• _Task details_: Tally the lines in the listing below that hold the string "material", and reply with that tally alone.

• _Input data_:
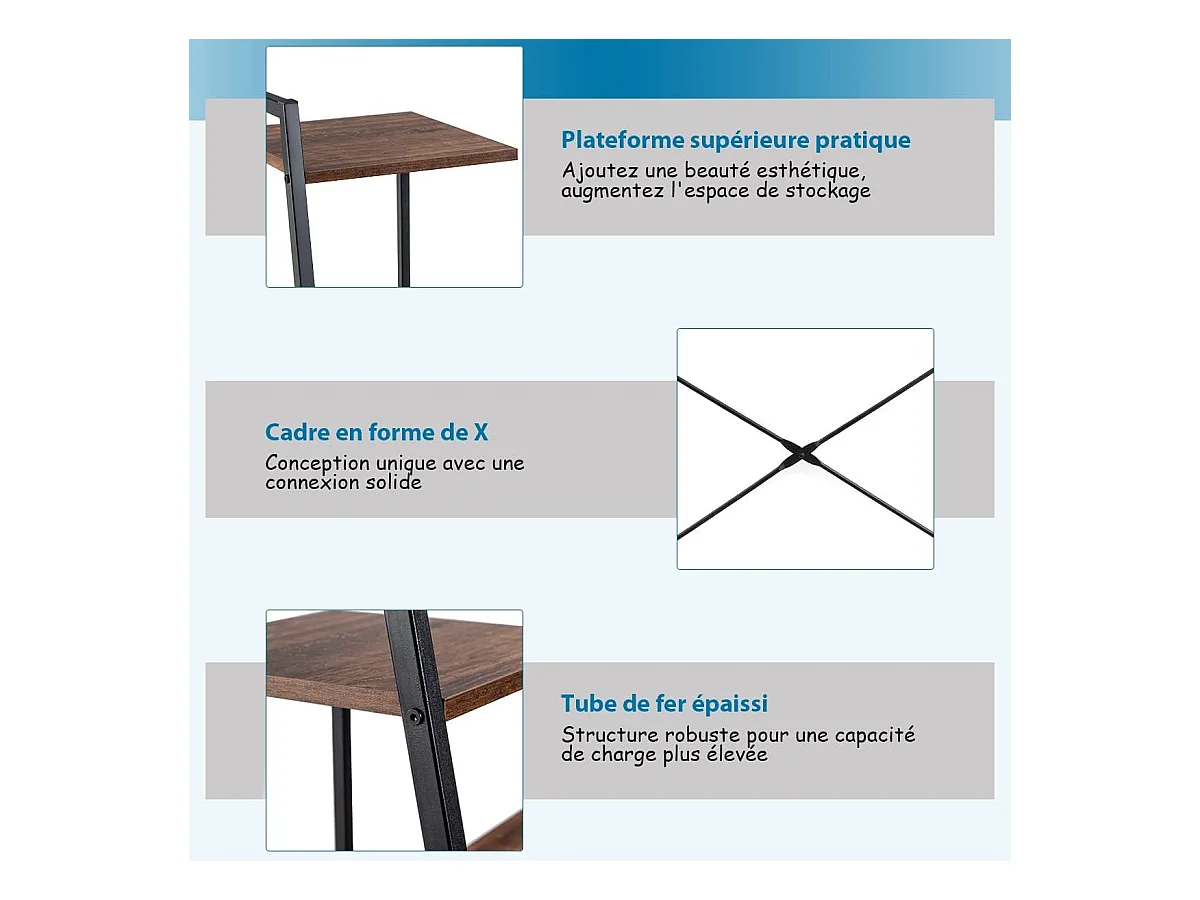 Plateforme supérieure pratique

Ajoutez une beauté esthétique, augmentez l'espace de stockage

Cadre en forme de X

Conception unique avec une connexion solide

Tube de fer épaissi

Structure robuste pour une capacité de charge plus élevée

==

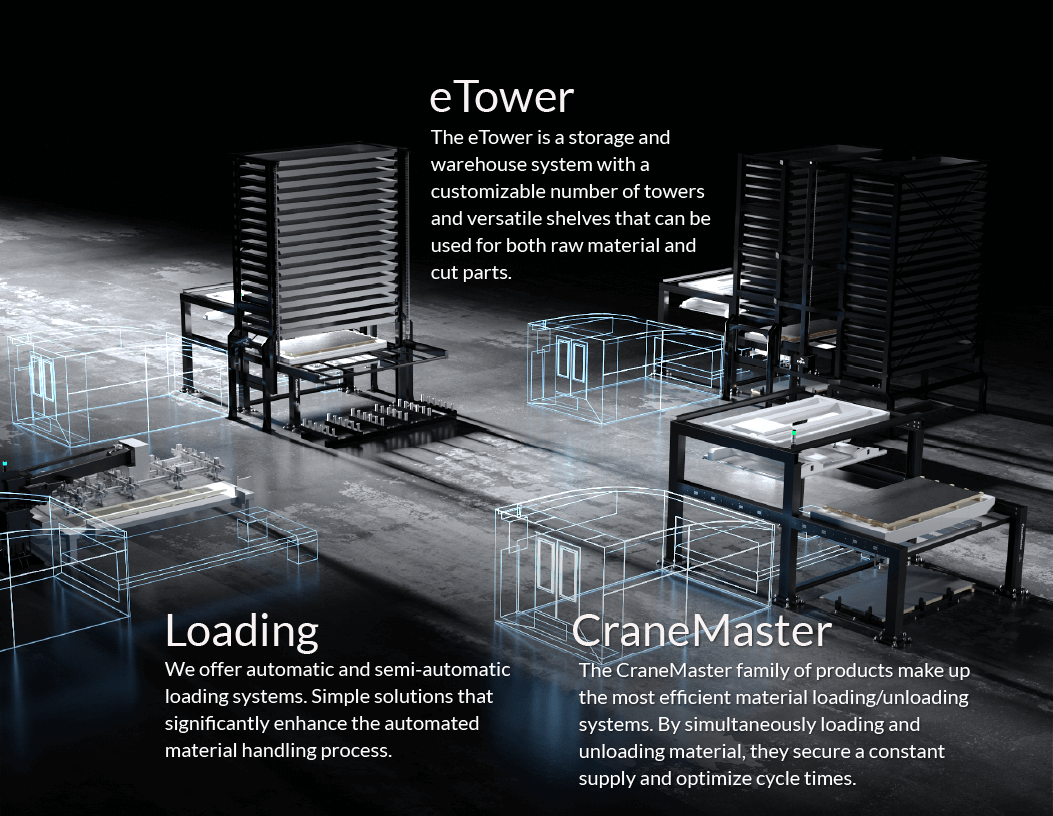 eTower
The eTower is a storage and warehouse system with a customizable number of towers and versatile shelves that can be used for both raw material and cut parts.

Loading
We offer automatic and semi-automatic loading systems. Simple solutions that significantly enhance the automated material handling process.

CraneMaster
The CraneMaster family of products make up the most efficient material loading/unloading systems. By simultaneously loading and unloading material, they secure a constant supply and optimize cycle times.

• _Response_: 3